(PROBLEM)
Could you present every row below as a numbered list, skipping the blank lines and leaving the pictures out?

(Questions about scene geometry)
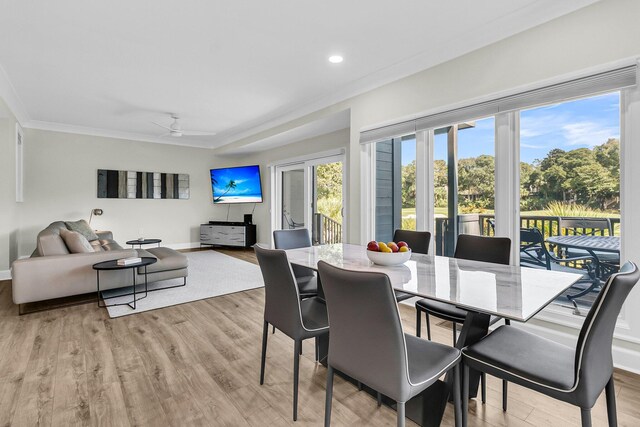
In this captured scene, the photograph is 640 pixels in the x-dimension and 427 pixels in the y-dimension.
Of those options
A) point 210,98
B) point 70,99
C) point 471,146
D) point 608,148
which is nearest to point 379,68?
point 471,146

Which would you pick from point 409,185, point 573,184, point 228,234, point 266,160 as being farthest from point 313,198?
point 573,184

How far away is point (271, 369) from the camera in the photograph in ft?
7.13

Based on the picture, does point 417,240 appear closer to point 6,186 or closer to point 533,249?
point 533,249

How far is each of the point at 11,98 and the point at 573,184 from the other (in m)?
6.47

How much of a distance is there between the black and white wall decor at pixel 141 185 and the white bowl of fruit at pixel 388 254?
6.40m

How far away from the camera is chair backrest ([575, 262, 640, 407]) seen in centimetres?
105

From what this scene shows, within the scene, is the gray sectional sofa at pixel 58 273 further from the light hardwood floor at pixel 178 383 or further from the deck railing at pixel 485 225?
the deck railing at pixel 485 225

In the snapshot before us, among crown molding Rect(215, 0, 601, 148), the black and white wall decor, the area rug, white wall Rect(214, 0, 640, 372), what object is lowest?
the area rug

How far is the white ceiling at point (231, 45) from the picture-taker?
2.38 metres

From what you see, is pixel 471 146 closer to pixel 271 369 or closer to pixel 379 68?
pixel 379 68

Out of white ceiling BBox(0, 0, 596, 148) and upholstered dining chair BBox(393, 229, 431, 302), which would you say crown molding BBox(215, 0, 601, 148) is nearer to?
white ceiling BBox(0, 0, 596, 148)

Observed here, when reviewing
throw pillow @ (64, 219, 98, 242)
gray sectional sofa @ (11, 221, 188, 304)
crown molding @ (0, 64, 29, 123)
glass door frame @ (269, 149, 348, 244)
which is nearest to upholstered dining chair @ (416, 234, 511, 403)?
glass door frame @ (269, 149, 348, 244)

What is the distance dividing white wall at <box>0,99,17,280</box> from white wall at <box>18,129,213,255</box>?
3.74 ft

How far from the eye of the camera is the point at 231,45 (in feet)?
9.62
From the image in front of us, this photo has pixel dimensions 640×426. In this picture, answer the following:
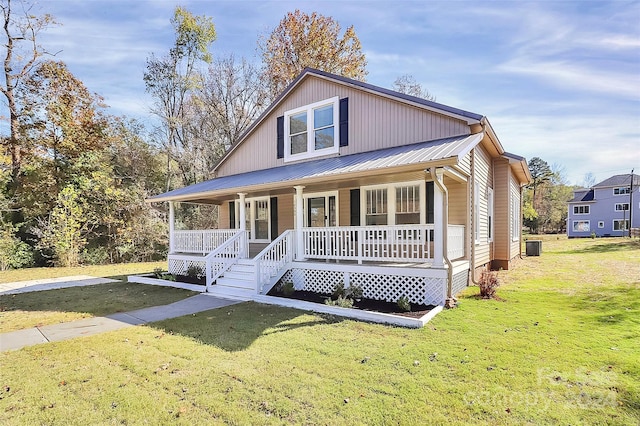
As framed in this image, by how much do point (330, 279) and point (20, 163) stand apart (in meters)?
18.8

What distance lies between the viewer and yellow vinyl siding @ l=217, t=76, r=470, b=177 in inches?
372

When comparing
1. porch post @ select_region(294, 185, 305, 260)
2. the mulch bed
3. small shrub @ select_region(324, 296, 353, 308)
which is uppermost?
porch post @ select_region(294, 185, 305, 260)

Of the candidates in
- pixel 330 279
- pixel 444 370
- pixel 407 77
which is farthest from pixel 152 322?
pixel 407 77

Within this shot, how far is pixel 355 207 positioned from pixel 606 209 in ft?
140

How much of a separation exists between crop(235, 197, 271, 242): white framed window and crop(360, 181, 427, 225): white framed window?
14.8ft

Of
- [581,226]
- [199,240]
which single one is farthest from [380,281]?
[581,226]

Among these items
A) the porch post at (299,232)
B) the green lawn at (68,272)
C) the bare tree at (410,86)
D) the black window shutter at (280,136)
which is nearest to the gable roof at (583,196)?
the bare tree at (410,86)

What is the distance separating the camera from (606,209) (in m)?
38.3

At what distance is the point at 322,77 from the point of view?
11531 mm

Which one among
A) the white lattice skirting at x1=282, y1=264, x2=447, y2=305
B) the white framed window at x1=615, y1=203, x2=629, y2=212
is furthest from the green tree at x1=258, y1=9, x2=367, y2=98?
the white framed window at x1=615, y1=203, x2=629, y2=212

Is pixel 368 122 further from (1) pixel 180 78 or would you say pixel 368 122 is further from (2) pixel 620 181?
(2) pixel 620 181

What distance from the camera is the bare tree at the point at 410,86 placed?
26375mm

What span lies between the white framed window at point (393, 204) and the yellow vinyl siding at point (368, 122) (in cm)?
131

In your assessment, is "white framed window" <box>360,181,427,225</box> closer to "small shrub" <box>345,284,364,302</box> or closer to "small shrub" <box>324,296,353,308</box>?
"small shrub" <box>345,284,364,302</box>
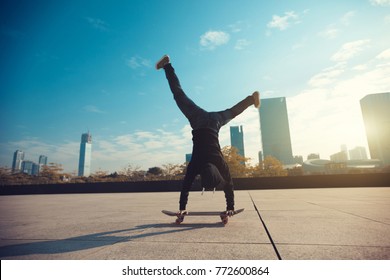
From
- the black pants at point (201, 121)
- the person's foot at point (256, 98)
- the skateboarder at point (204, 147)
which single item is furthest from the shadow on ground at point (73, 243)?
the person's foot at point (256, 98)

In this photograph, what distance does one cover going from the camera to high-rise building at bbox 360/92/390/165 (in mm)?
117812

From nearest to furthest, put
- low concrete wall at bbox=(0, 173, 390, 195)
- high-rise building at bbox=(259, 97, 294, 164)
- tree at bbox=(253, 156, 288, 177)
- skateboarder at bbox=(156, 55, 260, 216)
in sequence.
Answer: skateboarder at bbox=(156, 55, 260, 216) < low concrete wall at bbox=(0, 173, 390, 195) < tree at bbox=(253, 156, 288, 177) < high-rise building at bbox=(259, 97, 294, 164)

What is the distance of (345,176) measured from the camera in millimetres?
19266

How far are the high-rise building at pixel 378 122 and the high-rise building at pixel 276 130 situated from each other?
47.7 m

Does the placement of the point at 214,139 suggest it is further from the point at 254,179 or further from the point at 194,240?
the point at 254,179

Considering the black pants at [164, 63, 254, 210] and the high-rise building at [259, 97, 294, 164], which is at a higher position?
the high-rise building at [259, 97, 294, 164]

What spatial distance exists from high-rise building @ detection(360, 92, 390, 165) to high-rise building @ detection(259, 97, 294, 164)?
47655 mm

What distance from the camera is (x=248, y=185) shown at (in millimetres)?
20672

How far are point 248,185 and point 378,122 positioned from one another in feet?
486

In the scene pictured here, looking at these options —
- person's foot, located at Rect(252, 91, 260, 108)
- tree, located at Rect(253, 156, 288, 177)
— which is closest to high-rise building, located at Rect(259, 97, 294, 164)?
tree, located at Rect(253, 156, 288, 177)

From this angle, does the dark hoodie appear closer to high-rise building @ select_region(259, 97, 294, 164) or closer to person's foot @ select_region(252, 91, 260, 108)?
person's foot @ select_region(252, 91, 260, 108)

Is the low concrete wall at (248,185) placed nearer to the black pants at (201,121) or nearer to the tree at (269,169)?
the black pants at (201,121)

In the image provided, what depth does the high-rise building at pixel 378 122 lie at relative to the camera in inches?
4638
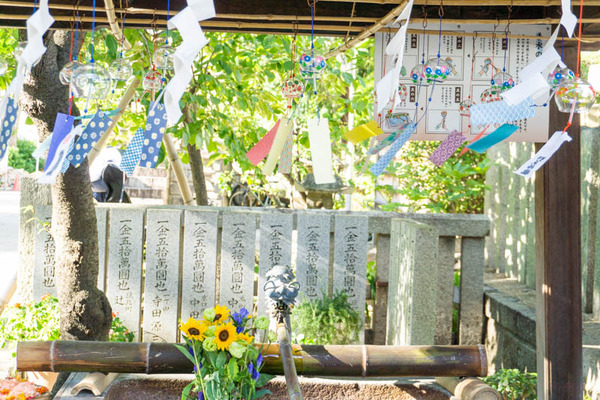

(SOLVED PROBLEM)
1. In this captured scene, the photograph is 640 pixels in the x-dimension and 427 pixels in the y-dimension.
2. Of those options
3. A) point 210,98
4. B) point 70,99
5. C) point 471,146
6. D) point 608,148
7. which is nearest to point 379,68?
8. point 471,146
9. Which would you pick from point 409,185, point 573,184, point 228,234, point 266,160 as being farthest from point 313,198?
10. point 573,184
11. How far away is point (271, 369) from the camera in the photograph in ft?
12. 7.13
13. Based on the picture, does point 417,240 appear closer to point 6,186 or closer to point 533,249?
14. point 533,249
15. How far is each of the point at 11,98 and the point at 573,184 from the other (in m)?
16. 6.47
17. How much of a distance is there between the black and white wall decor at pixel 141 185 and the white bowl of fruit at pixel 388 254?
18. 6.40m
19. How far away from the camera is chair backrest ([575, 262, 640, 407]) seen in centimetres?
20. 105
21. From what this scene shows, within the scene, is the gray sectional sofa at pixel 58 273 further from the light hardwood floor at pixel 178 383 or further from the deck railing at pixel 485 225?
22. the deck railing at pixel 485 225
23. In the snapshot before us, among crown molding Rect(215, 0, 601, 148), the black and white wall decor, the area rug, white wall Rect(214, 0, 640, 372), what object is lowest?
24. the area rug
25. How far is the white ceiling at point (231, 45) from the picture-taker?
26. 2.38 metres
27. From what you see, is pixel 471 146 closer to pixel 271 369 or closer to pixel 379 68?
28. pixel 379 68
29. Out of white ceiling BBox(0, 0, 596, 148) and upholstered dining chair BBox(393, 229, 431, 302), which would you say crown molding BBox(215, 0, 601, 148) is nearer to?
30. white ceiling BBox(0, 0, 596, 148)
31. Observed here, when reviewing
32. throw pillow @ (64, 219, 98, 242)
33. gray sectional sofa @ (11, 221, 188, 304)
34. crown molding @ (0, 64, 29, 123)
35. glass door frame @ (269, 149, 348, 244)
36. which is nearest to upholstered dining chair @ (416, 234, 511, 403)?
37. glass door frame @ (269, 149, 348, 244)
38. What is the distance dividing white wall at <box>0,99,17,280</box> from white wall at <box>18,129,213,255</box>?
39. 3.74 ft
40. How far from the eye of the camera is the point at 231,45 (in feet)?
41. 9.62
42. From the image in front of us, this photo has pixel dimensions 640×426. In this picture, answer the following:
43. As framed in this image, by how much do point (330, 279) and point (20, 163) stand apart (in meters)?
44. 18.8
45. What distance lies between the viewer and yellow vinyl siding @ l=217, t=76, r=470, b=177 in inches?
46. 372
47. When comparing
48. 1. porch post @ select_region(294, 185, 305, 260)
49. 2. the mulch bed
50. 3. small shrub @ select_region(324, 296, 353, 308)
51. which is uppermost?
52. porch post @ select_region(294, 185, 305, 260)
53. Of the candidates in
54. - pixel 330 279
55. - pixel 444 370
56. - pixel 407 77
57. which is farthest from pixel 152 322?
58. pixel 407 77
59. Within this shot, how far is pixel 355 207 positioned from pixel 606 209 in ft?
60. 140
61. How much of a separation exists between crop(235, 197, 271, 242): white framed window and crop(360, 181, 427, 225): white framed window?
62. 14.8ft
63. Of
64. - [581,226]
65. - [199,240]
66. which single one is farthest from [380,281]?
67. [581,226]
68. Among these items
69. A) the porch post at (299,232)
70. B) the green lawn at (68,272)
71. C) the bare tree at (410,86)
72. D) the black window shutter at (280,136)
73. which is nearest to the gable roof at (583,196)?
74. the bare tree at (410,86)
75. What is the distance separating the camera from (606,209) (in m)?
76. 38.3
77. At what distance is the point at 322,77 from the point of view?
78. 11531 mm
79. Which one among
80. A) the white lattice skirting at x1=282, y1=264, x2=447, y2=305
81. B) the white framed window at x1=615, y1=203, x2=629, y2=212
82. is furthest from the green tree at x1=258, y1=9, x2=367, y2=98?
83. the white framed window at x1=615, y1=203, x2=629, y2=212
84. Is pixel 368 122 further from (1) pixel 180 78 or would you say pixel 368 122 is further from (2) pixel 620 181?
85. (2) pixel 620 181
86. What distance from the camera is the bare tree at the point at 410,86 placed?
87. 26375mm
88. What span lies between the white framed window at point (393, 204) and the yellow vinyl siding at point (368, 122) (in cm)?
89. 131
90. In your assessment, is "white framed window" <box>360,181,427,225</box> closer to "small shrub" <box>345,284,364,302</box> or closer to "small shrub" <box>324,296,353,308</box>?
91. "small shrub" <box>345,284,364,302</box>
92. From
93. - the black pants at point (201, 121)
94. - the person's foot at point (256, 98)
95. - the skateboarder at point (204, 147)
96. which single item is furthest from the shadow on ground at point (73, 243)?
97. the person's foot at point (256, 98)
98. In this photograph, what distance does one cover going from the camera to high-rise building at bbox 360/92/390/165 (in mm)?
99. 117812
100. From nearest to furthest, put
101. - low concrete wall at bbox=(0, 173, 390, 195)
102. - high-rise building at bbox=(259, 97, 294, 164)
103. - tree at bbox=(253, 156, 288, 177)
104. - skateboarder at bbox=(156, 55, 260, 216)
105. in sequence.
106. Answer: skateboarder at bbox=(156, 55, 260, 216) < low concrete wall at bbox=(0, 173, 390, 195) < tree at bbox=(253, 156, 288, 177) < high-rise building at bbox=(259, 97, 294, 164)
107. What is the distance of (345,176) measured from the camera in millimetres?
108. 19266
109. How far are the high-rise building at pixel 378 122 and the high-rise building at pixel 276 130 situated from each other?
110. 47.7 m
111. Does the placement of the point at 214,139 suggest it is further from the point at 254,179 or further from the point at 194,240?
112. the point at 254,179
113. Considering the black pants at [164, 63, 254, 210] and the high-rise building at [259, 97, 294, 164], which is at a higher position?
114. the high-rise building at [259, 97, 294, 164]
115. What spatial distance exists from high-rise building @ detection(360, 92, 390, 165) to high-rise building @ detection(259, 97, 294, 164)?
116. 47655 mm
117. What distance from the camera is (x=248, y=185) shown at (in millimetres)?
118. 20672
119. How far are point 248,185 and point 378,122 positioned from one another in feet?
120. 486
121. In the scene pictured here, looking at these options —
122. - person's foot, located at Rect(252, 91, 260, 108)
123. - tree, located at Rect(253, 156, 288, 177)
124. — which is closest to high-rise building, located at Rect(259, 97, 294, 164)?
125. tree, located at Rect(253, 156, 288, 177)
126. From this angle, does the dark hoodie appear closer to high-rise building @ select_region(259, 97, 294, 164) or closer to person's foot @ select_region(252, 91, 260, 108)?
127. person's foot @ select_region(252, 91, 260, 108)
128. Is the low concrete wall at (248,185) placed nearer to the black pants at (201,121) or nearer to the tree at (269,169)?
129. the black pants at (201,121)
130. In the image provided, what depth does the high-rise building at pixel 378 122 lie at relative to the camera in inches?
131. 4638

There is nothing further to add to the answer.